According to the text about tiling, where should someone who has never tiled before start?

- _Document_:
※ ※ ※

I will do the tiling when Tracy is at work she's already driving me mad and I've only just took the bath out.

Best idea, they do like to play the foreman sometimes and not enough of the teaboy.

Are they smooth or rough tiles? My wife chose rough ones for some inexplicable reason, perhaps to drive me mad. She muttered something about Mediterranean effect at the time. (I hate these fucking home makeover shows glibly coming out with those sort of statements and not showing the grim reality of trying to achieve it)
Now they were not bad going up as they take out any imperfections in the plaster, but grouting was a sod though it improved as it went along, practice makes perfect and all that.
If you've not done it before, probably best to start somewhere out of sight like behind the door then if you make a mess, ie wobbly or sloping, it won't be so obvious.
My problems were compounded by the previous owners tiling over tiles(!), lazy sods, and the original tiles being set in the cement rendering.

※ ※ ※

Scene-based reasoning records

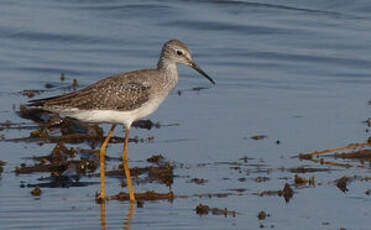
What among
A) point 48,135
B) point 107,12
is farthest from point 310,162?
point 107,12

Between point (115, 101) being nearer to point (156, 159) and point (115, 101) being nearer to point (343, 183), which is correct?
point (156, 159)

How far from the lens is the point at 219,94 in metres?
14.3

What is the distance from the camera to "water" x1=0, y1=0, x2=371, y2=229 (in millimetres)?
9070

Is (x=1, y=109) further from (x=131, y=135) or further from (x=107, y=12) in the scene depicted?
(x=107, y=12)

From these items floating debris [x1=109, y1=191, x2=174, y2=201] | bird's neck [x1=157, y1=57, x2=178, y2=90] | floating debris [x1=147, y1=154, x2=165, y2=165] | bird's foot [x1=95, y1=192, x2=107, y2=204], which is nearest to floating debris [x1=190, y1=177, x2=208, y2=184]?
floating debris [x1=109, y1=191, x2=174, y2=201]

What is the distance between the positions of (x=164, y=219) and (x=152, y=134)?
11.2 feet

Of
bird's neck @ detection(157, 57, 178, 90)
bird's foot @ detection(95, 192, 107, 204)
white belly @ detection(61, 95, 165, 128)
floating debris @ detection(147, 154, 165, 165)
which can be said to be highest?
bird's neck @ detection(157, 57, 178, 90)

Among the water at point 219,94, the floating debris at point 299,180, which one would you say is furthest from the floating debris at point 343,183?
the floating debris at point 299,180

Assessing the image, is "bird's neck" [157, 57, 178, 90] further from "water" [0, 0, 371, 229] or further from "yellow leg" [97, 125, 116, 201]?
"yellow leg" [97, 125, 116, 201]

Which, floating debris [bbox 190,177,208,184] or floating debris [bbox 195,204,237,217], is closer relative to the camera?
floating debris [bbox 195,204,237,217]

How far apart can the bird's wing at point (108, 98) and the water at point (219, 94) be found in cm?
75

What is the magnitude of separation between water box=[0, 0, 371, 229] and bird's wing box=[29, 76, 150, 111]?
29.5 inches

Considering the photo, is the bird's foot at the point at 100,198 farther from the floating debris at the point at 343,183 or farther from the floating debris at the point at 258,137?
the floating debris at the point at 258,137

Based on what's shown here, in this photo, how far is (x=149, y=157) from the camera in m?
11.0
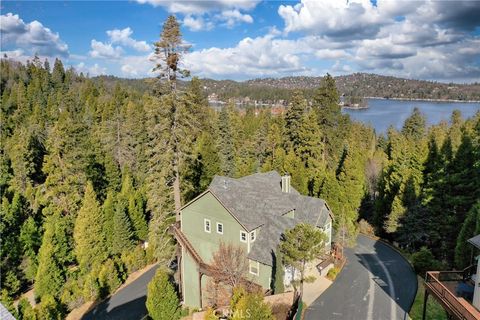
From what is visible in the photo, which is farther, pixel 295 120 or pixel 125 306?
pixel 295 120

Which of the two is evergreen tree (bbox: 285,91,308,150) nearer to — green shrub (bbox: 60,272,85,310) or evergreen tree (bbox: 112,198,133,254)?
evergreen tree (bbox: 112,198,133,254)

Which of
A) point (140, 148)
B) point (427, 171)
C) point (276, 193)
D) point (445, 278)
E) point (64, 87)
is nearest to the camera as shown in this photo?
point (445, 278)

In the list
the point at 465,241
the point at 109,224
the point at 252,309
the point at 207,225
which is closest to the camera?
the point at 252,309

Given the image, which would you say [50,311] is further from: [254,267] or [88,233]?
[254,267]

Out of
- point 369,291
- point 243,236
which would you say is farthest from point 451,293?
point 243,236

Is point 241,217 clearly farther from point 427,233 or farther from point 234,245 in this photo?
point 427,233

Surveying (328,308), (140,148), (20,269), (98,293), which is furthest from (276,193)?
(140,148)

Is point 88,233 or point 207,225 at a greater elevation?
point 207,225
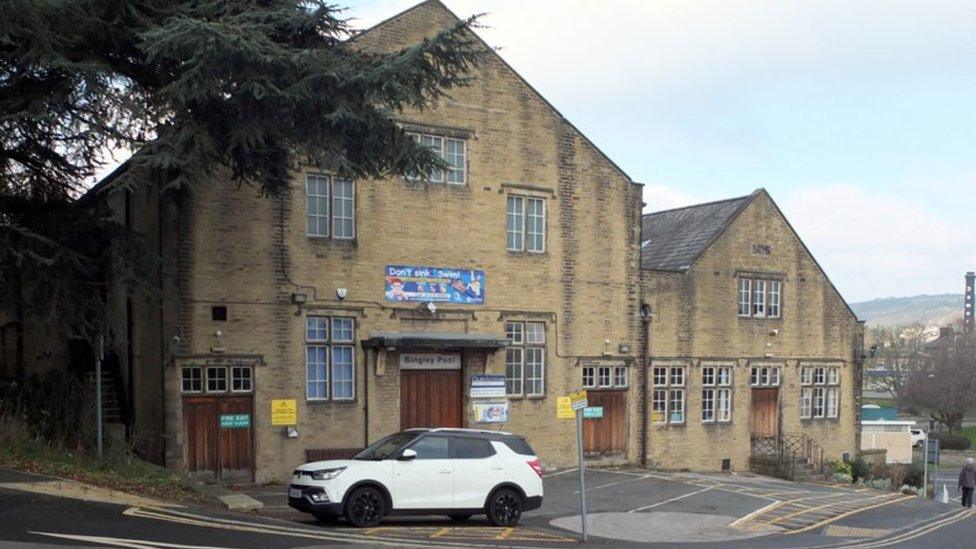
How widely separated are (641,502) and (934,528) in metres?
6.12

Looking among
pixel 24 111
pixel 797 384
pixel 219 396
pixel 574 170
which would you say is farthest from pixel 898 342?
pixel 24 111

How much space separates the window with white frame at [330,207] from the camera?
864 inches

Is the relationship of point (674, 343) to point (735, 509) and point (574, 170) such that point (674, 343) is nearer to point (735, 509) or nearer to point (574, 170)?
point (574, 170)

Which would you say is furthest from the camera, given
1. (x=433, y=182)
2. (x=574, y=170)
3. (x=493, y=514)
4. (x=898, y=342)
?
(x=898, y=342)

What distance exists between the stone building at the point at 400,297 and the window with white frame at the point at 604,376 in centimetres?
10

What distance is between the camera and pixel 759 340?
99.0ft

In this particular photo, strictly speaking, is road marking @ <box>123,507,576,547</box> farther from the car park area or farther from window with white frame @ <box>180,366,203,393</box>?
window with white frame @ <box>180,366,203,393</box>

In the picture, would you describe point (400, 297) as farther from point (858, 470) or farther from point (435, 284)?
point (858, 470)

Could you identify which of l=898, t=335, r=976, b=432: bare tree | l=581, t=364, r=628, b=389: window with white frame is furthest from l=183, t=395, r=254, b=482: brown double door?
l=898, t=335, r=976, b=432: bare tree

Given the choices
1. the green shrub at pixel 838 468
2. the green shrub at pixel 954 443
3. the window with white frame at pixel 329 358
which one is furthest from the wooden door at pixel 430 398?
the green shrub at pixel 954 443

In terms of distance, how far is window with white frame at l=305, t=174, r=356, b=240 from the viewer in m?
22.0

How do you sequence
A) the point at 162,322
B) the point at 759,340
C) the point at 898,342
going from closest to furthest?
the point at 162,322 → the point at 759,340 → the point at 898,342

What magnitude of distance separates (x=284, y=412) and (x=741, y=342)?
14.6m

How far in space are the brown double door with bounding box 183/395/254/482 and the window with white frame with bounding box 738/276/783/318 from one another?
1552 cm
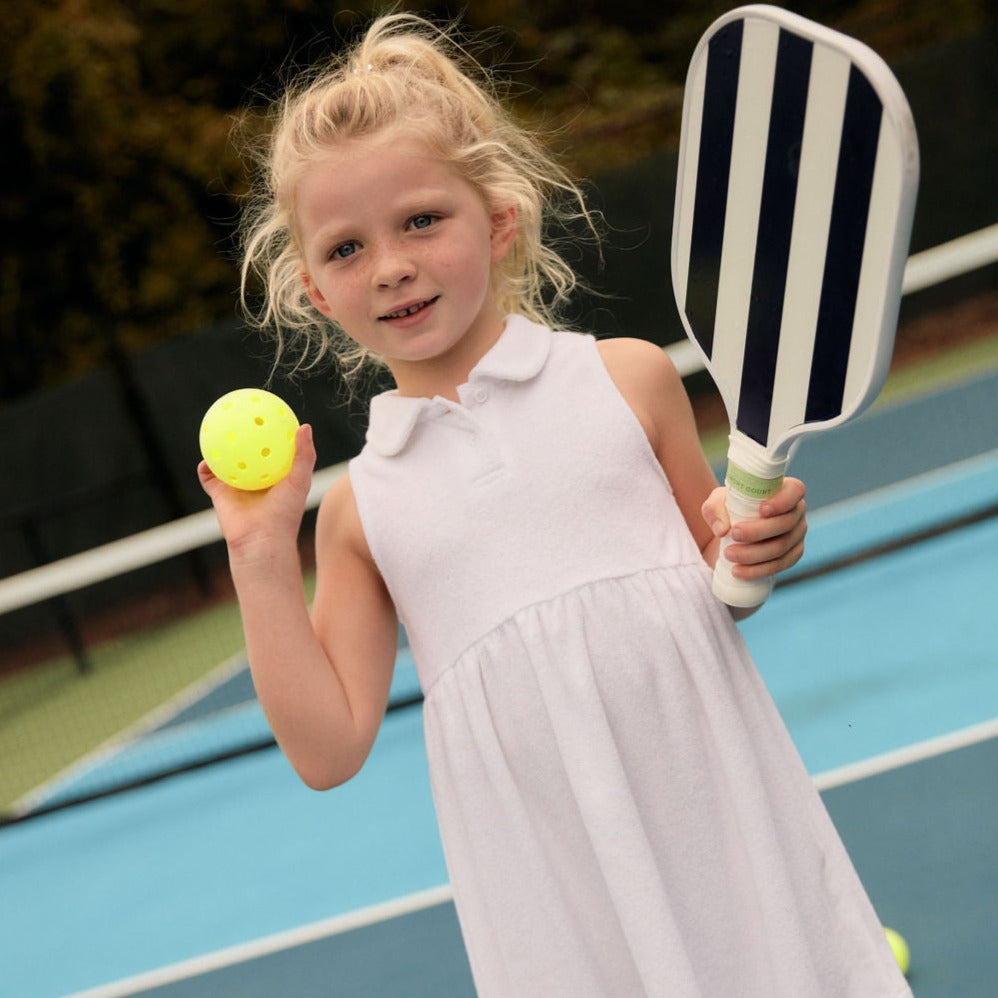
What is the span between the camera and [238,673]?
21.3 feet

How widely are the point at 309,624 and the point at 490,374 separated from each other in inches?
16.1

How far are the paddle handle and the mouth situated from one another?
43cm

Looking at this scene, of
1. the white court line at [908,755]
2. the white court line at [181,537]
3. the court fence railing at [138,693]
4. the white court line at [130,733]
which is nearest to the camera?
the white court line at [908,755]

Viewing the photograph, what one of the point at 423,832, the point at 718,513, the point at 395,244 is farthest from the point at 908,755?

※ ※ ※

- _The response_: Somewhere out of sight, like behind the door.